A very rare Experimental Aniconic Silver Coins Minted By The Umayyad Caliph ʿAbd al-Malik, 78 AH / 697-698 CE is now added. This coin fetched £20,000 in a recent auction. Since this was an exceptionally early issue it was struck before the precise format of the design had evolved. This might also explain why the legends are placed differently on this specimen. What was obverse margin in the experimental Umayyad dirham became reverse margin in the "reformed" dirham.

Folio-by-folio breakdown of contents of the text is now available for the famous Qur'an at the British Library Codex B. L. Or. 2165 – A Qur'ānic Manuscript From 1st Century Hijra. Total number of folios are 128 = 121 (B. L. Or. 2165, British Library, London) + 6 (Arabe 328e, Bibliothèque Nationale, Paris) + 1 (LNS 19 CAab (bifolio), Dār al–Athar al–Islāmiyyah, Kuwait). These 128 folios contain about 57% of the total text of the Qur'an, thus making it the largest extant ḥijāzī codex.

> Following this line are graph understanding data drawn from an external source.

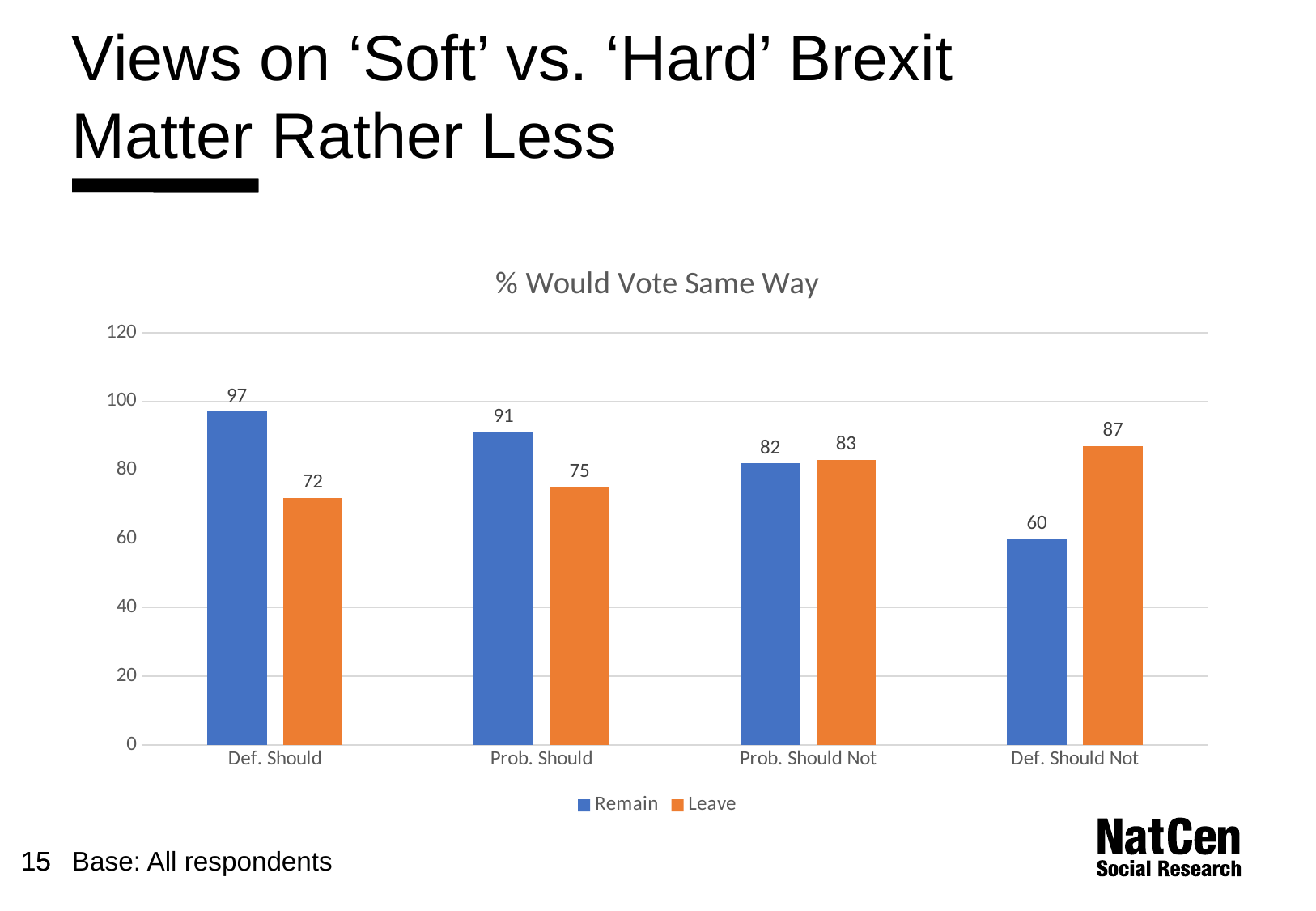
How many categories are shown on the x axis? 4 What is the Leave value for Prob. Should Not? 83 What is the Leave value for Def. Should Not? 87 Which category has the lowest Leave value? Def. Should For Prob. Should, which is larger, the Remain value or the Leave value? Remain Do the Remain values rise or fall from Def. Should to Def. Should Not? Fall What is the difference between the Remain and Leave values for Def. Should? 25 What is the difference between the Leave and Remain values for Def. Should Not? 27 How many series does the legend list? 2 Which category has the highest Remain value? Def. Should What is the Remain value for Def. Should? 97 What kind of chart is shown? Bar chart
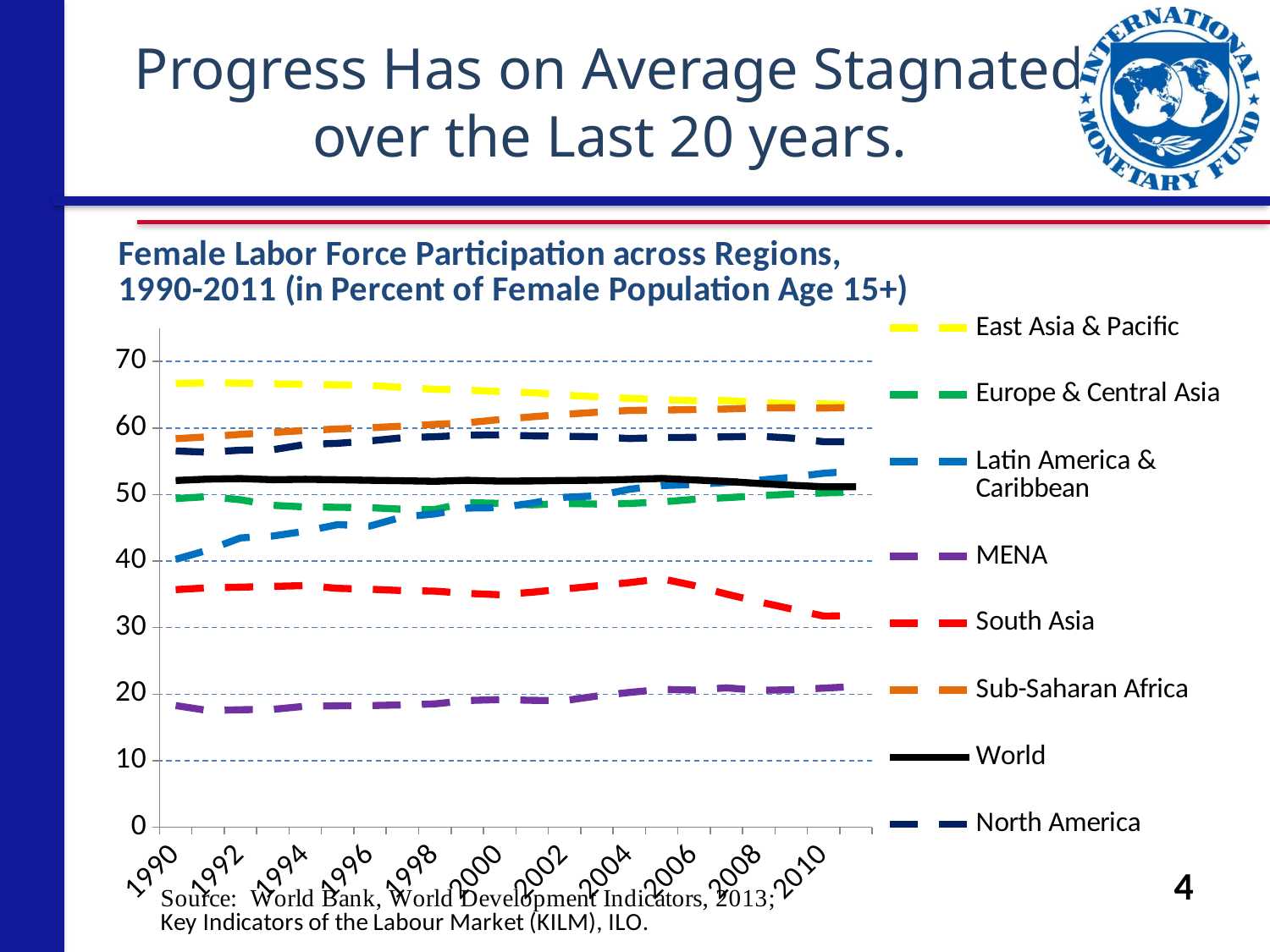
Is the value for South Asia in 2010 greater or less than 40? less Which region has the highest female labor force participation across the whole period? East Asia & Pacific Is the value for Latin America & Caribbean in 1990 greater or less than 50? less What kind of chart is shown on the slide? line chart Is the value for MENA in 1990 greater or less than 20? less Which series is drawn as a solid black line? World In 1990, which is larger: the value for Sub-Saharan Africa or the value for South Asia? Sub-Saharan Africa Which region has the lowest female labor force participation across the whole period? MENA Does the East Asia & Pacific line rise or fall from 1990 to 2010? fall How many series does the legend list? 8 Does the Latin America & Caribbean line rise or fall from 1990 to 2010? rise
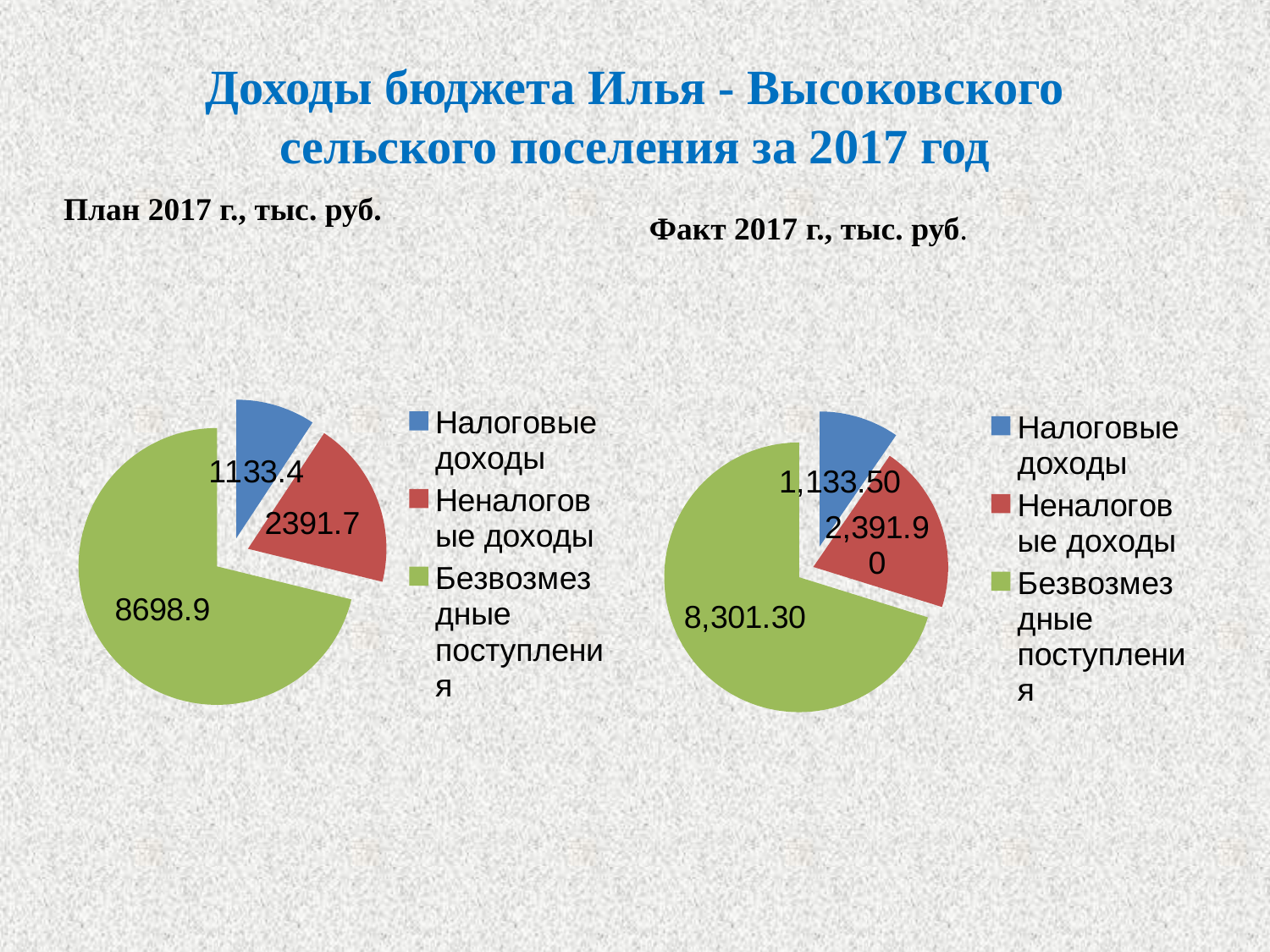
In the left pie chart (План 2017 г., тыс. руб.), what colour is the slice for Неналоговые доходы? Red How many slices does the right pie chart (Факт 2017 г., тыс. руб.) have? 3 In the left pie chart (План 2017 г., тыс. руб.), what is the difference between Неналоговые доходы and Налоговые доходы? 1258.3 In the right pie chart (Факт 2017 г., тыс. руб.), what is the value for Безвозмездные поступления? 8,301.30 In the left pie chart (План 2017 г., тыс. руб.), what is the value for Налоговые доходы? 1133.4 How many entries does the legend of the left chart (План 2017 г., тыс. руб.) list? 3 In the right pie chart (Факт 2017 г., тыс. руб.), what is the value for Неналоговые доходы? 2,391.90 In the left pie chart (План 2017 г., тыс. руб.), which category has the largest slice? Безвозмездные поступления In the left pie chart (План 2017 г., тыс. руб.), what is the value for Безвозмездные поступления? 8698.9 Comparing the two charts, is the value for Безвозмездные поступления larger in the План chart or the Факт chart? План In the right pie chart (Факт 2017 г., тыс. руб.), which category has the smallest slice? Налоговые доходы What type of chart is used for Факт 2017 г., тыс. руб.? Pie chart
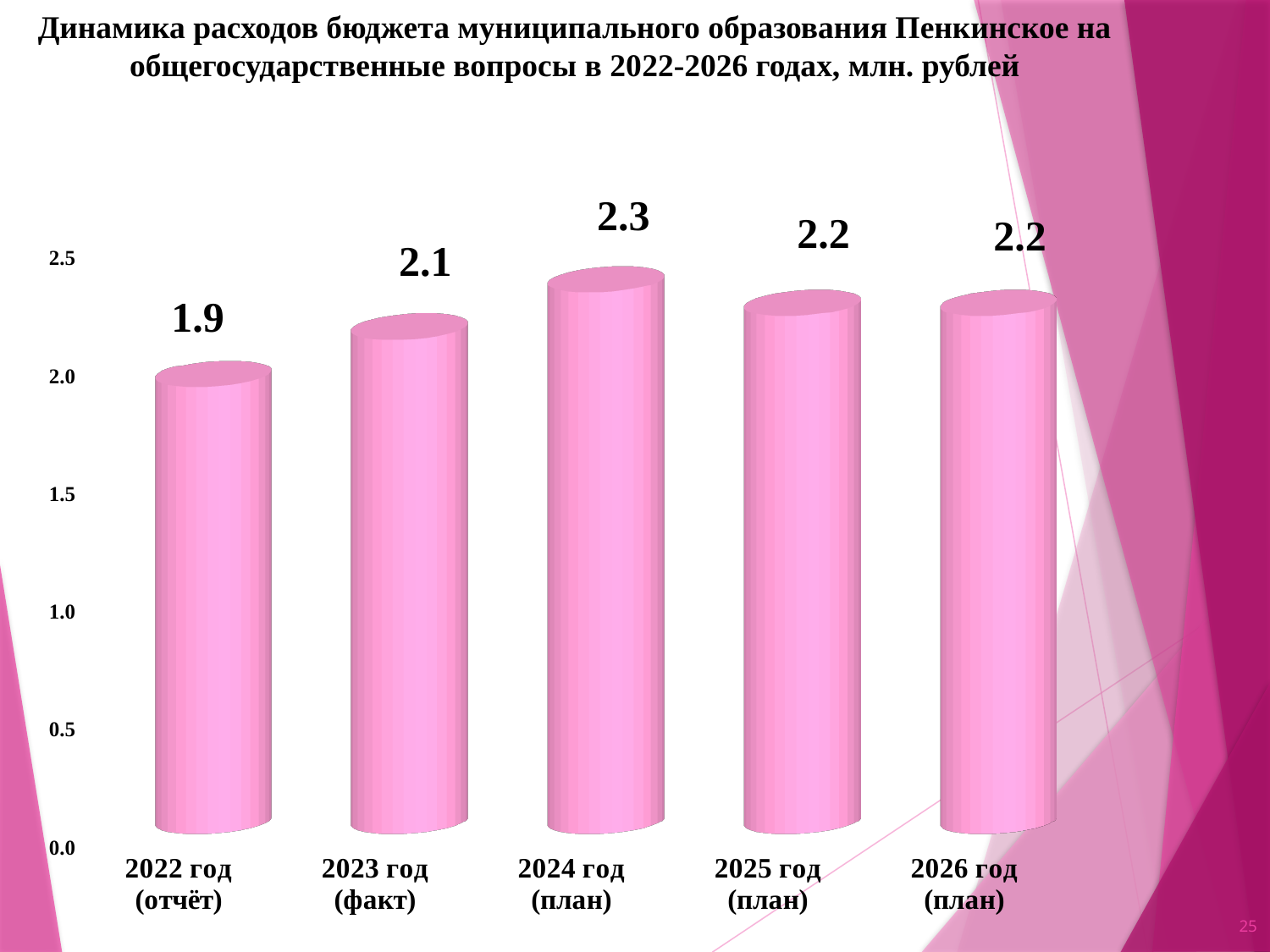
What is the difference between the values for 2024 год (план) and 2022 год (отчёт)? 0.4 Which year has the highest value? 2024 год (план) What is the value for 2022 год (отчёт)? 1.9 Which is larger, the value for 2023 год (факт) or the value for 2025 год (план)? 2025 год (план) In what units are the values on the chart expressed, according to the title? млн. рублей How many years are shown on the chart? 5 Do the values rise or fall from 2022 год (отчёт) to 2024 год (план)? rise Is the value for 2022 год (отчёт) greater or less than 2.0? less Which year has the lowest value? 2022 год (отчёт) What kind of chart is shown on the slide? bar chart What is the value for 2026 год (план)? 2.2 What is the value for 2024 год (план)? 2.3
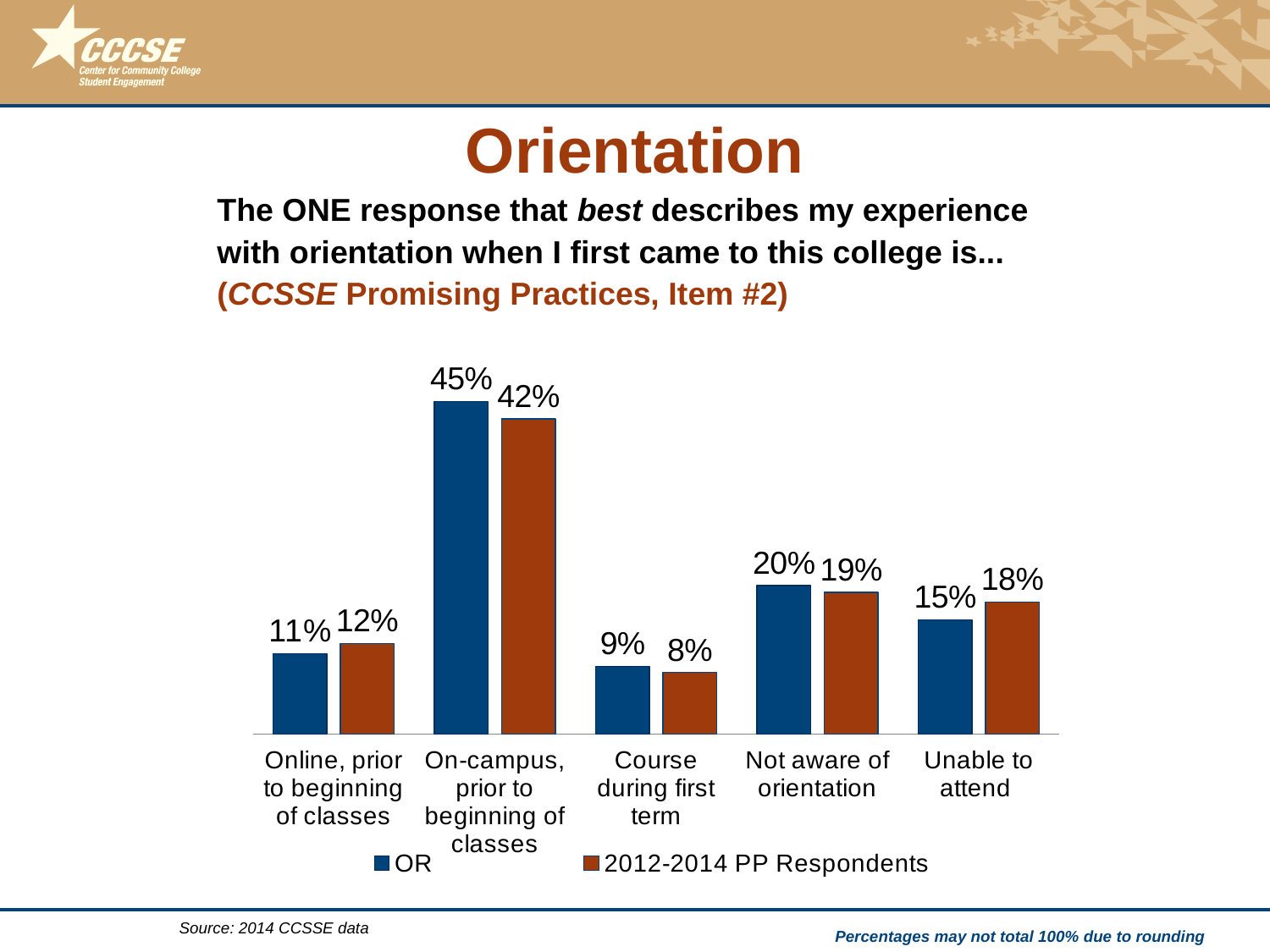
Which is larger for 'Unable to attend': the OR value or the 2012-2014 PP Respondents value? 2012-2014 PP Respondents What is the OR value for 'On-campus, prior to beginning of classes'? 45% Which category has the lowest 2012-2014 PP Respondents value? Course during first term Which is larger for 'Not aware of orientation': the OR value or the 2012-2014 PP Respondents value? OR How many categories are shown on the x axis? 5 What kind of chart is shown on the slide? Bar chart What colour are the bars for the OR series? Blue What is the 2012-2014 PP Respondents value for 'Unable to attend'? 18% Which category has the highest OR value? On-campus, prior to beginning of classes What is the difference between the OR and 2012-2014 PP Respondents values for 'On-campus, prior to beginning of classes'? 3% What is the OR value for 'Course during first term'? 9% How many series does the legend list? 2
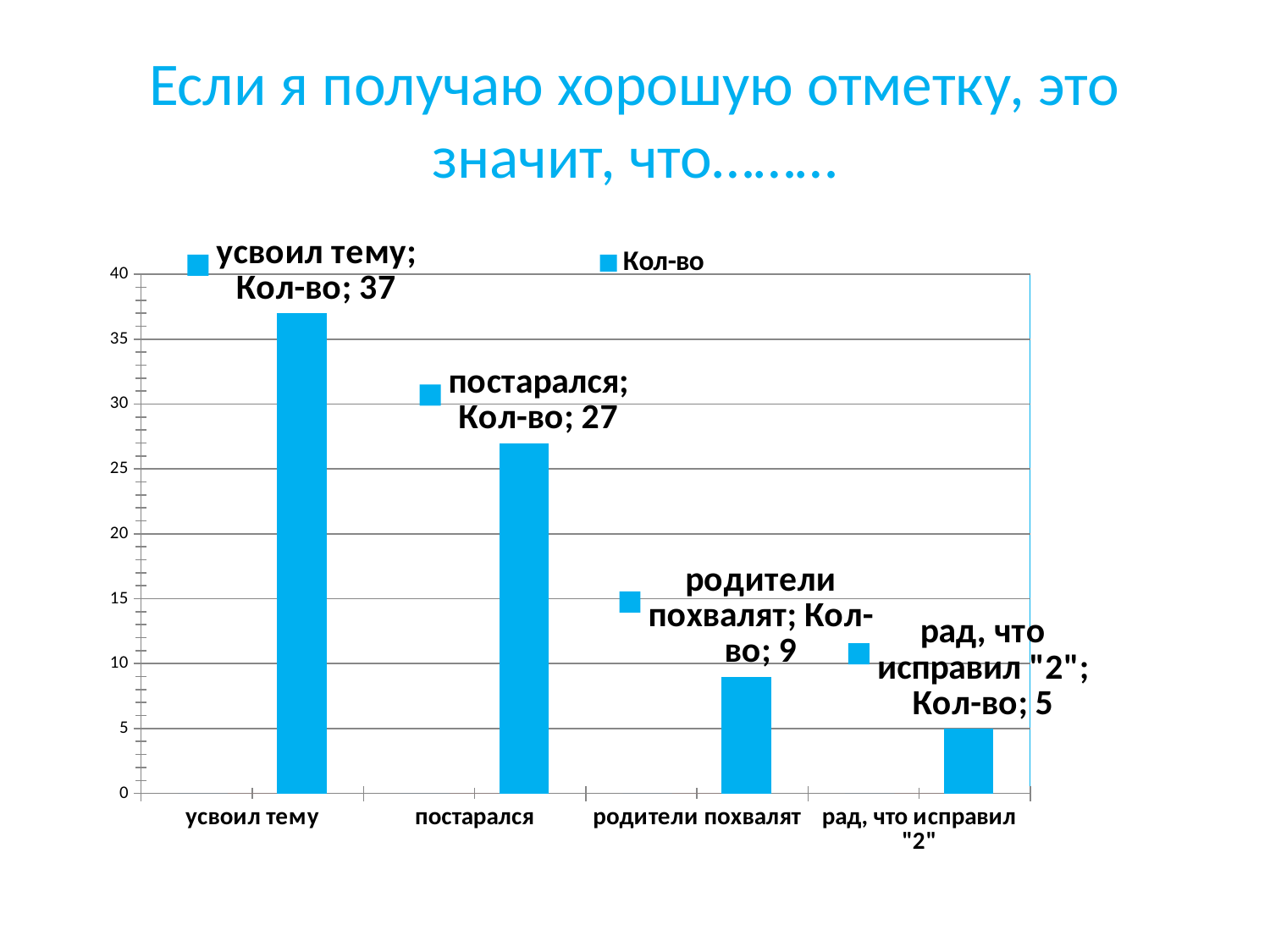
What is the value for "постарался"? 27 What is the value for "родители похвалят"? 9 What is the value for "усвоил тему"? 37 How many series does the legend list? 1 What kind of chart is shown on the slide? bar chart Which category has the lowest value? рад, что исправил "2" How many categories are shown on the x axis? 4 Which category has the highest value? усвоил тему What is the value for "рад, что исправил "2""? 5 What is the name of the series shown in the legend? Кол-во Which is larger, the value for "родители похвалят" or the value for "рад, что исправил "2""? родители похвалят What is the difference between the values for "усвоил тему" and "постарался"? 10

Addition of Codex Arabe 326a – A Qur'ānic Manuscript From 1st Century Hijra At The Bibliothèque Nationale, Paris. Written in the ḥijāzī script. Total number of folios are 75 = 6 (Arabe 326a, Bibliothèque Nationale, Paris) + 36 (Rennes Encheres 2011, Lot 152) + 32 (Marcel 9, National Library of Russia, St. Petersburg) + 1 (KFQ34, Nasser D. Khalili Collection of Islamic Art, London).